▶ SUPPLIED RECORDS
::::

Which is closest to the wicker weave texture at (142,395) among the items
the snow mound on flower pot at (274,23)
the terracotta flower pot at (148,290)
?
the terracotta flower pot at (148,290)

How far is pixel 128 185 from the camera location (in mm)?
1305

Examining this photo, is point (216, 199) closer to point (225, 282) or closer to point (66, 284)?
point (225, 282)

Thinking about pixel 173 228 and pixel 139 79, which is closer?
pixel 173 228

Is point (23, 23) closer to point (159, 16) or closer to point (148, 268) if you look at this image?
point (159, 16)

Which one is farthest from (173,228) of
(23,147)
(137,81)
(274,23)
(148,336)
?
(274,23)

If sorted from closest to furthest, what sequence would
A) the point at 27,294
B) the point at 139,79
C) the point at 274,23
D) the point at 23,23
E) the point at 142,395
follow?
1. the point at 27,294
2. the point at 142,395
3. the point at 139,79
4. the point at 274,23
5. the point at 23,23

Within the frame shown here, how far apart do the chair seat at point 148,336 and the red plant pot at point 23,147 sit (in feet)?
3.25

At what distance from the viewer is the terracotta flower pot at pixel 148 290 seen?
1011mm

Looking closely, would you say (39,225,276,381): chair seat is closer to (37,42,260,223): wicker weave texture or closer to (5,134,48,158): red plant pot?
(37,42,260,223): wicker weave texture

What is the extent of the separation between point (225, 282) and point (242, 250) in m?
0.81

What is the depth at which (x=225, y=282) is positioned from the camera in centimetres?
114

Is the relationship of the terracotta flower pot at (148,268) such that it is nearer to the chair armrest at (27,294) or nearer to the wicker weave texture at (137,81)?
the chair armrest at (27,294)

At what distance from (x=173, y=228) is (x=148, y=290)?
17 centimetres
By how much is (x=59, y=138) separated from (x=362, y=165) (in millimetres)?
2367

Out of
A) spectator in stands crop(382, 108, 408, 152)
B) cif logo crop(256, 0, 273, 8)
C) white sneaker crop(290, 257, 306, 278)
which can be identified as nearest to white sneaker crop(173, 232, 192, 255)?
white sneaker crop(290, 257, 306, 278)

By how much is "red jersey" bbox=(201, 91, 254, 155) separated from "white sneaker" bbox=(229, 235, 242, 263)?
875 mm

::::

▶ PROBLEM
Each line must be given again exactly as written above.

▶ FINAL RESULT
Which is closest to the wicker weave texture at (142,395) among the items
the snow mound on flower pot at (274,23)
the terracotta flower pot at (148,290)
?
the terracotta flower pot at (148,290)

How far is pixel 128 185 from the camera location (in mm)?
1305

Examining this photo, is point (216, 199) closer to point (225, 282) or closer to point (66, 284)?
point (225, 282)

Thinking about pixel 173 228 and pixel 139 79, which is closer?
pixel 173 228

Is point (23, 23) closer to point (159, 16) or closer to point (148, 268) if you look at this image?
point (159, 16)

Which one is farthest from (173,228) of
(23,147)
(137,81)
(274,23)
(148,336)
?
(274,23)

If sorted from closest to furthest, what sequence would
A) the point at 27,294
B) the point at 139,79
C) the point at 274,23
D) the point at 23,23
E) the point at 142,395
follow?
1. the point at 27,294
2. the point at 142,395
3. the point at 139,79
4. the point at 274,23
5. the point at 23,23

Within the frame shown here, how far apart do the chair seat at point 148,336 and the red plant pot at point 23,147 sit (in feet)?
3.25

At what distance from the viewer is the terracotta flower pot at pixel 148 290 seen?
1011mm

Looking closely, would you say (39,225,276,381): chair seat is closer to (37,42,260,223): wicker weave texture or closer to (5,134,48,158): red plant pot?
(37,42,260,223): wicker weave texture

What is the extent of the separation between point (225, 282) and point (242, 250) in m?
0.81

What is the depth at which (x=225, y=282) is positioned from the camera in centimetres?
114

Is the relationship of the terracotta flower pot at (148,268) such that it is nearer to the chair armrest at (27,294) or nearer to the wicker weave texture at (137,81)?
the chair armrest at (27,294)

At what distance from (x=173, y=228) is (x=148, y=290)?
17 centimetres
By how much is (x=59, y=138) separated from (x=362, y=165) (in millimetres)?
2367

Out of
A) spectator in stands crop(382, 108, 408, 152)
B) cif logo crop(256, 0, 273, 8)
C) white sneaker crop(290, 257, 306, 278)
which can be identified as nearest to white sneaker crop(173, 232, 192, 255)?
white sneaker crop(290, 257, 306, 278)

By how much is "red jersey" bbox=(201, 91, 254, 155) separated from "white sneaker" bbox=(229, 235, 242, 263)?
875 mm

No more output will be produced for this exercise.